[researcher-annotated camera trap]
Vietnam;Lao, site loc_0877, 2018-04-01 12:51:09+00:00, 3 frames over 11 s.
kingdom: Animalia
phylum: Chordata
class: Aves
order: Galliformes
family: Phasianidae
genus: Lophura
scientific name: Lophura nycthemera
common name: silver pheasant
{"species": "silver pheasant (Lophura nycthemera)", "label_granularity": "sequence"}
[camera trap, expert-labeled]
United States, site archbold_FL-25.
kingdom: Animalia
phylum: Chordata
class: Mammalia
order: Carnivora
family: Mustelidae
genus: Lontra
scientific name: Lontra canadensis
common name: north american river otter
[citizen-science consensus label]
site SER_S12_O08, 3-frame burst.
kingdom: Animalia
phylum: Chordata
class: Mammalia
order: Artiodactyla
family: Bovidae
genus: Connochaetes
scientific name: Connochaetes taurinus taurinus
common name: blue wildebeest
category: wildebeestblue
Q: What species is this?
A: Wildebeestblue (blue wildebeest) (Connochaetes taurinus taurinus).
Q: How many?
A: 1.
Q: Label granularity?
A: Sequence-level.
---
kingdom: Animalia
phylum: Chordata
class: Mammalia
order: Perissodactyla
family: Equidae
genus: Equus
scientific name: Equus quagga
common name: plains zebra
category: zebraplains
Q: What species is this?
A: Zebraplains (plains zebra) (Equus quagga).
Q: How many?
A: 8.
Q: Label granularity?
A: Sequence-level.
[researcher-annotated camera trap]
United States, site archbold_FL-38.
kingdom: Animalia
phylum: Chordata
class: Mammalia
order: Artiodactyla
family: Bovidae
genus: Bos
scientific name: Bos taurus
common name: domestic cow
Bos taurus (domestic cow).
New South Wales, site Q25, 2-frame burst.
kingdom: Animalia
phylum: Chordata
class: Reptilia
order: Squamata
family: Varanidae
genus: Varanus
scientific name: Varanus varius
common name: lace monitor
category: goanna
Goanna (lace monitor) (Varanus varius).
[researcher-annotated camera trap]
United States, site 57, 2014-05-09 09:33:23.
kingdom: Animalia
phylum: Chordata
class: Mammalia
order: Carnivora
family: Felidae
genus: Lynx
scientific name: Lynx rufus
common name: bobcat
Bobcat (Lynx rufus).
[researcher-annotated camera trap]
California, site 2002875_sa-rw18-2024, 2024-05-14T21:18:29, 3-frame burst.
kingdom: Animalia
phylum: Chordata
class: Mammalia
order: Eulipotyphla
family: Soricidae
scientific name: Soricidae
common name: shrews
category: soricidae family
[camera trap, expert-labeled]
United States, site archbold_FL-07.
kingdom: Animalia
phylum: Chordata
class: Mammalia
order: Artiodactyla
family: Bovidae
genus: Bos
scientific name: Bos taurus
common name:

________

YOUR ASSIGNMENT - Every entry should be duplicated exactly as written.

OUTPUT BELOW -
[researcher-annotated camera trap]
Vietnam;Lao, site loc_0877, 2018-04-01 12:51:09+00:00, 3 frames over 11 s.
kingdom: Animalia
phylum: Chordata
class: Aves
order: Galliformes
family: Phasianidae
genus: Lophura
scientific name: Lophura nycthemera
common name: silver pheasant
{"species": "silver pheasant (Lophura nycthemera)", "label_granularity": "sequence"}
[camera trap, expert-labeled]
United States, site archbold_FL-25.
kingdom: Animalia
phylum: Chordata
class: Mammalia
order: Carnivora
family: Mustelidae
genus: Lontra
scientific name: Lontra canadensis
common name: north american river otter
[citizen-science consensus label]
site SER_S12_O08, 3-frame burst.
kingdom: Animalia
phylum: Chordata
class: Mammalia
order: Artiodactyla
family: Bovidae
genus: Connochaetes
scientific name: Connochaetes taurinus taurinus
common name: blue wildebeest
category: wildebeestblue
Q: What species is this?
A: Wildebeestblue (blue wildebeest) (Connochaetes taurinus taurinus).
Q: How many?
A: 1.
Q: Label granularity?
A: Sequence-level.
---
kingdom: Animalia
phylum: Chordata
class: Mammalia
order: Perissodactyla
family: Equidae
genus: Equus
scientific name: Equus quagga
common name: plains zebra
category: zebraplains
Q: What species is this?
A: Zebraplains (plains zebra) (Equus quagga).
Q: How many?
A: 8.
Q: Label granularity?
A: Sequence-level.
[researcher-annotated camera trap]
United States, site archbold_FL-38.
kingdom: Animalia
phylum: Chordata
class: Mammalia
order: Artiodactyla
family: Bovidae
genus: Bos
scientific name: Bos taurus
common name: domestic cow
Bos taurus (domestic cow).
New South Wales, site Q25, 2-frame burst.
kingdom: Animalia
phylum: Chordata
class: Reptilia
order: Squamata
family: Varanidae
genus: Varanus
scientific name: Varanus varius
common name: lace monitor
category: goanna
Goanna (lace monitor) (Varanus varius).
[researcher-annotated camera trap]
United States, site 57, 2014-05-09 09:33:23.
kingdom: Animalia
phylum: Chordata
class: Mammalia
order: Carnivora
family: Felidae
genus: Lynx
scientific name: Lynx rufus
common name: bobcat
Bobcat (Lynx rufus).
[researcher-annotated camera trap]
California, site 2002875_sa-rw18-2024, 2024-05-14T21:18:29, 3-frame burst.
kingdom: Animalia
phylum: Chordata
class: Mammalia
order: Eulipotyphla
family: Soricidae
scientific name: Soricidae
common name: shrews
category: soricidae family
[camera trap, expert-labeled]
United States, site archbold_FL-07.
kingdom: Animalia
phylum: Chordata
class: Mammalia
order: Artiodactyla
family: Bovidae
genus: Bos
scientific name: Bos taurus
common name:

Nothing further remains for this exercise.